The D-notice affair was a British political scandal from 1967, in which Prime Minister Harold Wilson accused the Daily Express newspaper of breaching two D-notices which advised the press not to publish material which might damage national security. When the newspaper asserted it had been advised of no breach, an inquiry was set up under a committee of Privy Counsellors. The committee found against the Government, whereupon the Government refused to accept its findings on the disputed article, prompting press outrage and the resignation of the Secretary of the D-notice committee.

==Background==
On 21 February 1967, an article in the Daily Express written by Chapman Pincher claimed that "thousands of private cables and telegrams sent out of Britain from the Post Office or from commercial cable companies are regularly being made available to the security authorities for scrutiny". According to the memoirs of Harold Wilson, who claimed that there were many inaccuracies in it, the story had come "from a disgruntled ex-employee of a cable company". The legal position at the time was that a warrant was needed under section 4 of the Official Secrets Act 1920, similar to that needed to intercept mail.

==Wilson's Commons remarks==
Later that day, Prime Minister Harold Wilson was due to answer a question from Conservative MP Sir John Langford-Holt about the number of D-notices issued to the press. A D-notice advises the press of the subjects of stories it is advisable not to publish because of damage to national security; they are voluntary and have no legal standing, but almost all editors complied. No new D-notice had been issued since June 1964, but Wilson added an attack aimed at the Daily Express for publishing "a sensationalised and inaccurate story purporting to describe a situation in which in fact the powers and practice have not changed for well over 40 years."

When Langford-Holt's subsidiary question asked for D-notices to be kept to the minimum necessary, Wilson went on to assert, "What I am concerned with today is a clear breach of two D-notices, in spite of the fact that the newspaper concerned was repeatedly warned that they would be contravening the notices."

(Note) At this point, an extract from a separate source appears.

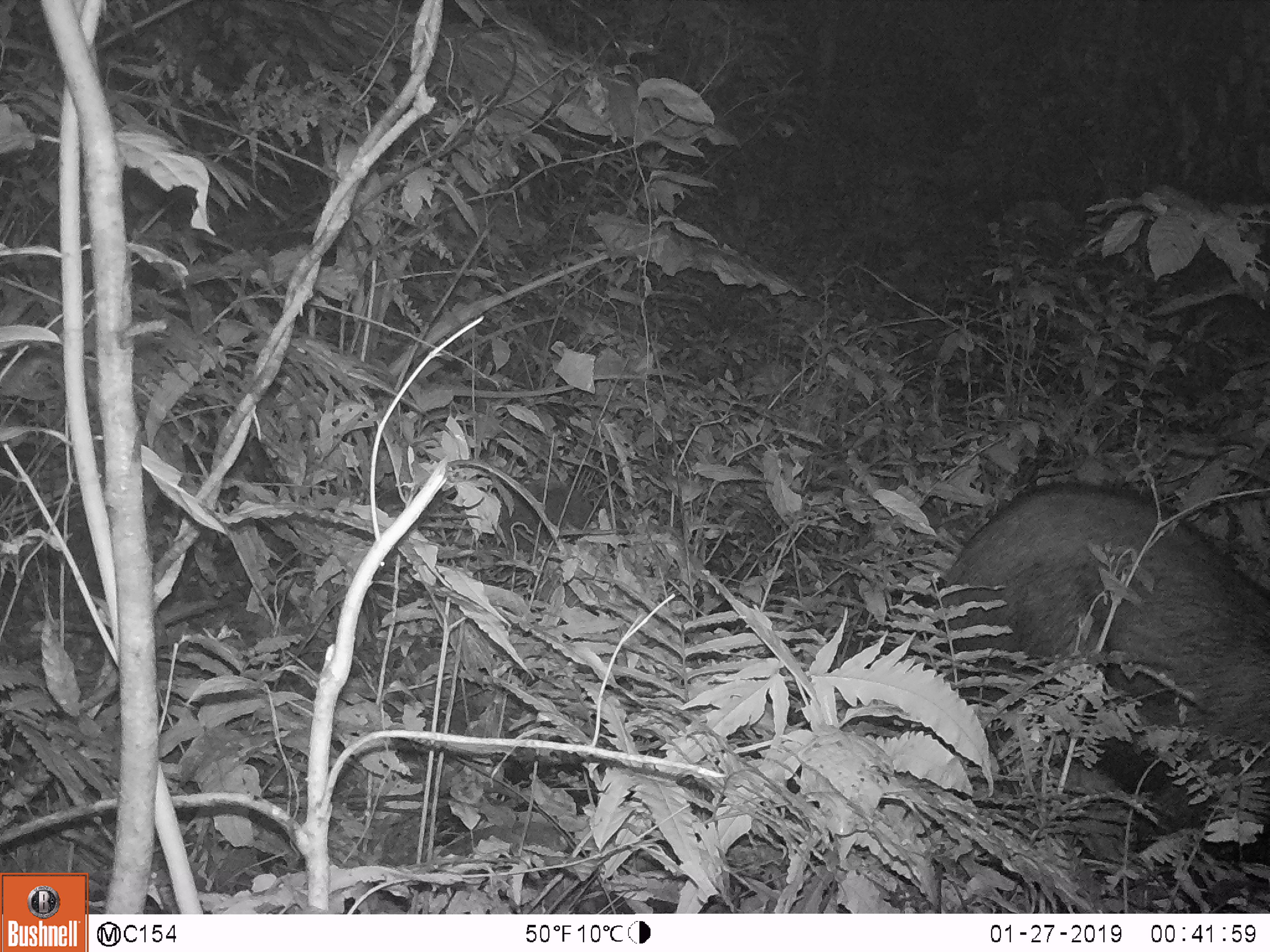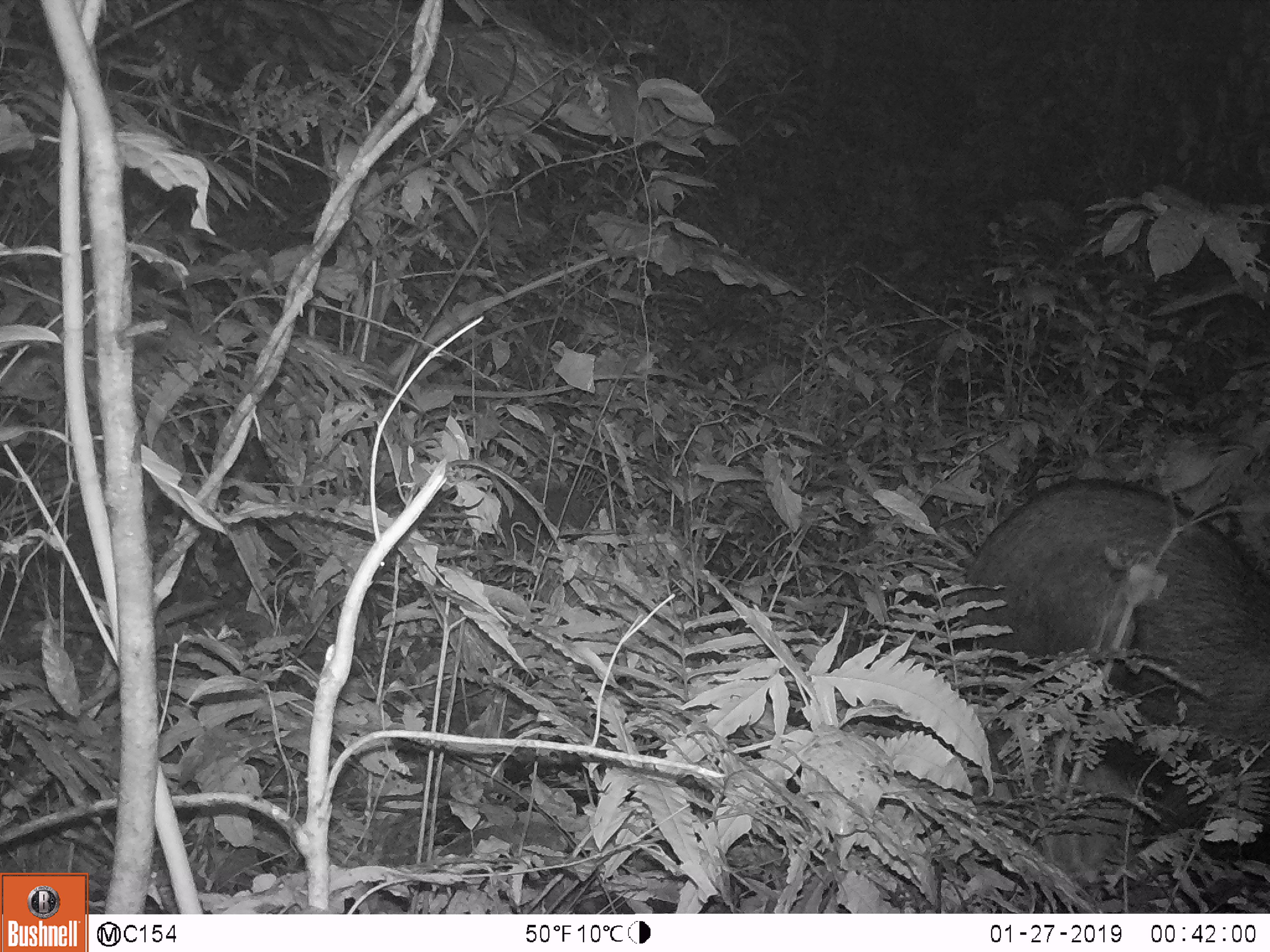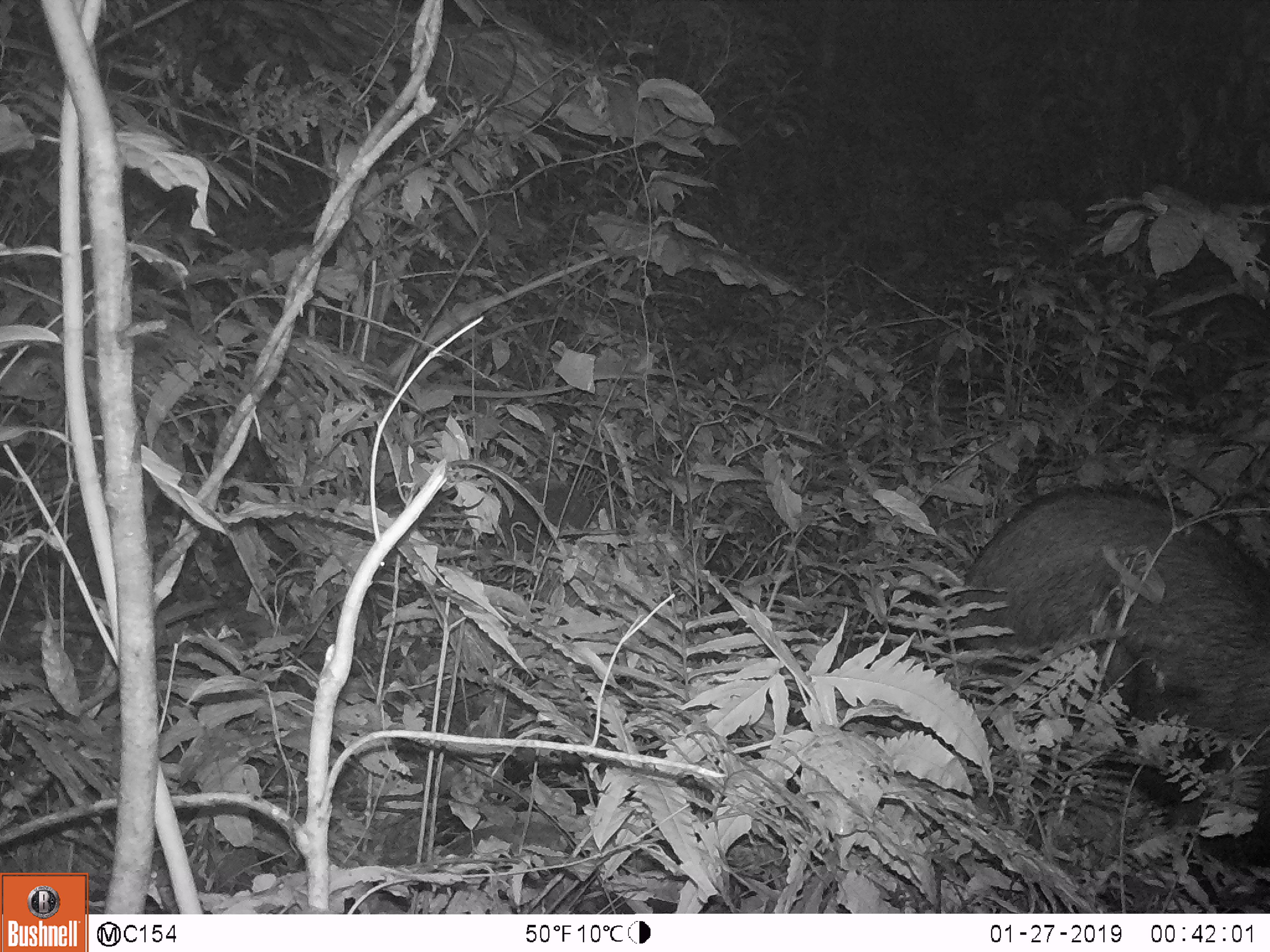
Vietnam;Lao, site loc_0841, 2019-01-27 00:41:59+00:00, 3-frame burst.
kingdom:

===Response from Daily Express===
The following morning the Daily Express allowed Pincher a column to refute Wilson's claim. Pincher wrote that Colonel Lohan, the Secretary to the Services, Press and Broadcasting committee (unofficially known as the D-notice committee), had confirmed to him after hearing of Wilson's Commons statement that the two D-notices which Wilson had referred to did not apply to his story. Lohan had nevertheless urged Pincher not to run the story.

==Inquiry ordered==
On 23 February Wilson made a further statement to Parliament, which he wrote was "carefully prepared ... and even more carefully scrutinised". The statement stood by Wilson's previous remarks that the story breached the two D-notices, claimed that the Secretary to the D-notice committee had told the Express so, and noted that the committee was looking into the incident. Leader of the Opposition Edward Heath drew attention to the direct contradiction between what the Prime Minister and the Daily Express were claiming the Secretary to the D-notice committee had said, and urged a Committee of Privy Counsellors be appointed to investigate. Wilson replied by noting that another newspaper (the Daily Mail) had not published a similar story.

Late at night on 24 February it became obvious that the D-notice committee, consisting of a majority of members from the press, was seriously concerned about what it was being asked to do. The editor of the Daily Mirror, Lee Howard, resigned from the committee stating it would be a "gross abuse" to ask it to decide whether a story should actually have been censored. The further implication was that the members of the press on the committee were not going to sit in judgment on another newspaper. At this point Wilson conceded an inquiry by Privy Counsellors as demanded by Heath.